Validation of the PIWI-piRNA pathway activity in the human brain. (a) Expression of genes involved in piRNA biogenesis by RNA-Seq analysis of pooled brain and testis samples. The genes were categorized by their respective role in the piRNA pathway. (b) Real-time PCR quantification of PIWIL1, PIWIL2, PIWIL3, and PIWIL4 gene expression in adult and fetal brain samples. (c) Heatmaps depicting expression (left) with respect to fold-change (FC) (right) of differentially expressed piRNAs in adult and fetal brain samples compared to the testis group. Only piRNAs with a read count ≥ 100 in at least one sample with |FC| ≥ 1.5 and adjusted p-value ≤ 0.05 were considered. Expression levels are displayed from yellow (high expression) to blue (low expression) while FCs are displayed from green (under-expressed) to red (over-expressed). Samples that are pools of RNA from different individuals are indicated as pool.
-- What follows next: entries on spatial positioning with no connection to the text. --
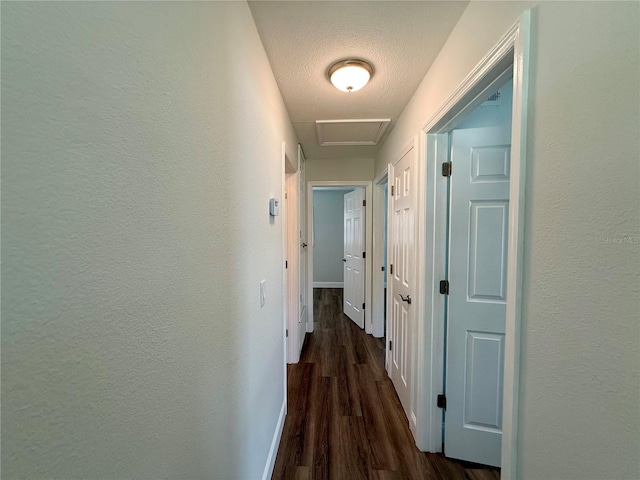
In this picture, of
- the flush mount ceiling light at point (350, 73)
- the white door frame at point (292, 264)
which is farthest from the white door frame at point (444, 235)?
the white door frame at point (292, 264)

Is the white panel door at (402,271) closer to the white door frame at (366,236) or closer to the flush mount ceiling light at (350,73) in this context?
the flush mount ceiling light at (350,73)

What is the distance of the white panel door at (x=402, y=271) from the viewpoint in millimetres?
1836

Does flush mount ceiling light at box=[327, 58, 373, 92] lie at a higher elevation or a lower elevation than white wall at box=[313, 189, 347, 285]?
higher

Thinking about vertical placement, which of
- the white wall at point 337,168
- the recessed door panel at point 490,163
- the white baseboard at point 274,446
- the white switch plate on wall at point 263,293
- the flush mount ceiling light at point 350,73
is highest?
the flush mount ceiling light at point 350,73

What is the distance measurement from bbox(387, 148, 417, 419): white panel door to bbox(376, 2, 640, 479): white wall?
1.01 m

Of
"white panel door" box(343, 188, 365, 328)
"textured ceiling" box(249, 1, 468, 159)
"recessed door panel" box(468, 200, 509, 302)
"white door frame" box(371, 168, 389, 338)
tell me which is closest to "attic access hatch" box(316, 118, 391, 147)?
"textured ceiling" box(249, 1, 468, 159)

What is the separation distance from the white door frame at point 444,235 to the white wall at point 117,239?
3.07 feet

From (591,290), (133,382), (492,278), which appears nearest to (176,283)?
(133,382)

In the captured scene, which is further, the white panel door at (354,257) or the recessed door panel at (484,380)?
the white panel door at (354,257)

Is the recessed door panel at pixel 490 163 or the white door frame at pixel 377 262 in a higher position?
the recessed door panel at pixel 490 163

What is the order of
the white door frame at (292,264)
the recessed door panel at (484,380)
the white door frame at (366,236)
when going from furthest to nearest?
the white door frame at (366,236)
the white door frame at (292,264)
the recessed door panel at (484,380)

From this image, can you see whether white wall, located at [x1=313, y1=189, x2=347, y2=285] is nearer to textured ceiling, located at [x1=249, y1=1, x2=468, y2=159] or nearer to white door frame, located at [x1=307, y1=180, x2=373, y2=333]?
white door frame, located at [x1=307, y1=180, x2=373, y2=333]

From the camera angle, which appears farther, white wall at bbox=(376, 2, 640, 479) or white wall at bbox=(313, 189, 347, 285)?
white wall at bbox=(313, 189, 347, 285)

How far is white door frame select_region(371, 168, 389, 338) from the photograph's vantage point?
131 inches
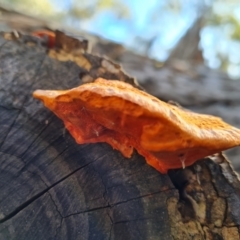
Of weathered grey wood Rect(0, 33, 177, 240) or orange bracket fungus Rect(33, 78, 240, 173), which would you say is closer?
orange bracket fungus Rect(33, 78, 240, 173)

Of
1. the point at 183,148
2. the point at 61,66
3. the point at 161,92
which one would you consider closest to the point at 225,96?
the point at 161,92

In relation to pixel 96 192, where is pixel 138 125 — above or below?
above

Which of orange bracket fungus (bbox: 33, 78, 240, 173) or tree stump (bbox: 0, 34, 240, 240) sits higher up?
orange bracket fungus (bbox: 33, 78, 240, 173)

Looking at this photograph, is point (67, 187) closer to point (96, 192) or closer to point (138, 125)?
point (96, 192)

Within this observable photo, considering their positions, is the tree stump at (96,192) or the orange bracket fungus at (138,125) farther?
the tree stump at (96,192)

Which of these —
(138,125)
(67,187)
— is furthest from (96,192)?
(138,125)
Then, we assessed the mRNA levels of PIWI genes in both adult and fetal brain RNA groups of samples using real-time PCR. The results showed a higher expression of PIWIL2 and PIWIL4 genes in contrast to PIWIL1 and PIWIL3 (Fig. 3b). Notably, all PIWIL-transcripts demonstrated greater abundance in fetal RNA samples than in adult ones. In detail, the mean ± SD values of relative expression for fetal and adult groups were as follows: 7.19E-5 ± 6.11E-5 and 3.34E-5 ± 2.26E-5 for PIWIL1 (p = 0.037, Wilcoxon rank-sum test), 4.55E-4 ± 1.93E-4 and 2.87E-4 ± 2.25E-4 for PIWIL2 (p = 0.014), 1.44E-5 ± 1.39E-5 and 0.48E-5 ± 0.39E-5 for PIWIL3 (p = 0.13), and 6.76E-3 ± 1.94E-3 and 2.6E-3 ± 1.35E-3 for PIWIL4 (p < 0.001).

PiRNA brain signature

In order to validate piRNA-specific expression in brain tissues, we also assessed their enrichment in brain tissues against testis samples. We performed a differential expression analysis, considering |FC| ≥ 1.5, adjusted p-value ≤ 0.05, and a minimum read count of 100 in at least one sample (Fig. 3c, Supplementary Table 8). Overall, we identified 109 differentially expressed transcripts. Among these, 25 piRNAs exhibited higher expression, while 32 displayed lower expression in both the fetal and adult groups compared to the testis group. 12 piRNAs were expressed at significantly higher levels and 15 at lower levels solely in the adult group when compared to the testis group. 3 piRNAs exhibited higher expression, and 15 showed lower expression in the fetal group as opposed to the testis group. Finally, 4 piRNAs were expressed at higher levels in fetal and at lower levels in adult samples in contrast to the testis group, while 3 piRNAs displayed the opposite pattern, expressed at lower levels in fetal and at higher levels in adult samples when compared to the testis group.

Taken together, these results strongly suggest that the PIWI-piRNA pathway is active in the human brain.